> _Source extract_:
::::::
Lock recursion is usually a bad idea. It can seem convenient (at first), but once the slippery slope of making calls from critical regions into complex ecosystems of code is embarked upon (which is usually a necessary pre-requisite to lock recursion, except for some relatively simple cases), it’s easy to accidentally fall right off the edge. This topic was part of the doc I wrote previously about using concurrency inside of reusable libraries. My opinions haven't changed much since then.
Lock recursion coupled with condition variables is even worse. In fact, its behavior might surprise you.
To motivate this, would you ever think of writing code that does something like this?
void BreakAtomicity() { … I assume somebody called me with a recursive lock on ‘obj’ … Monitor.Exit(obj); Monitor.Exit(obj); … Do something … Monitor.Enter(obj); Monitor.Enter(obj); }
I should certainly hope not! Unless you're crazy or reeeeally know what you're doing. Who knows what state invariants are busted at the time the call to BreakAtomicity was made? Releasing the lock in this manner hoists these ticking timebombs onto the other threads into the process that might want to inspect the shared state. If you, the author of BreakAtomicity, have all-knowing omnipresent knowledge of the entire program, perhaps you know precisely. But, particularly in the case of recursion, where it's all-too-common to engage in practices of sloppy composition, this is actually quite unlikely. Lock recursion is typically used for convenience, not because of a really solid design that is based on clean algorithmic recursion.
What does this example have to do with condition variables anyway? Glad you asked! It matters because of what happens when you wait on a monitor that has been recursively acquired. In such cases, Monitor.Wait will release all recursive acquires as part of its waiting. I.e. if it has been acquired 10 times, it is released 10 times before waiting. It does this, of course, because otherwise it would deadlock waiting for some other thread to make a call to Monitor.Pulse/PulseAll (since a separate thread needs to first acquire the lock in order to do either). This is symmetric, so once the thread has been awoken, it will reacquire the lock as many times as needed before returning to attain the same level of recursion that existed prior to the call.
Now, Monitor.Wait breaks atomicity anyway. This is obvious. It releases and reacquires the lock internally, and so any conditions regarding shared state that exist prior to the call cannot be assumed to exist after the call returns. (Most) people understand this and tend to use Wait in fairly common and safe patterns, such as guarded regions where some predicate is checked for validity at the very front of a critical region before doing anything interesting with state. But the really nasty thing about recursive locks and the Wait behavior described above is that this breaks atomicity for some unknowing number of nested critical regions that have existed for some unknown amount of time leading up to the Wait. This is a recipe for pain. My recommendation is probably predictable: just following the broadly accepted advice that, because lock recursion is evil to begin with, it is best avoided, and you will safely avoid the more complicated case outlined above.
::::::
Records from a dataset:
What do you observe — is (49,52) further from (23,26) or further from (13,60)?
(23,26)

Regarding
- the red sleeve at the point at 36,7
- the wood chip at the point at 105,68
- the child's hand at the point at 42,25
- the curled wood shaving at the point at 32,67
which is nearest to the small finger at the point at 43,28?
::::::
> _Actions to take_:
**1.** For the text on lock recursion, answer yes or no to whether each statement agrees with it, quoting the exact words that decide each one: (a) Monitor.Wait releases every recursive acquire of the lock before it waits. (b) The writer's opinions on lock recursion have changed a great deal since the earlier doc on concurrency in reusable libraries. (c) Lock recursion is typically used because of a solid design based on clean algorithmic recursion.
**2.** Please write out every line of the dataset records word for word, from the first record to the last.
The text and the records are separate pieces of material and do not relate to each other.

> _Results_:
**1.**
(a) Yes: "Monitor.Wait will release all recursive acquires as part of its waiting."
(b) No: "My opinions haven't changed much since then."
(c) No: "Lock recursion is typically used for convenience, not because of a really solid design that is based on clean algorithmic recursion."

**2.**
What do you observe — is (49,52) further from (23,26) or further from (13,60)?
(23,26)

Regarding
- the red sleeve at the point at 36,7
- the wood chip at the point at 105,68
- the child's hand at the point at 42,25
- the curled wood shaving at the point at 32,67
which is nearest to the small finger at the point at 43,28?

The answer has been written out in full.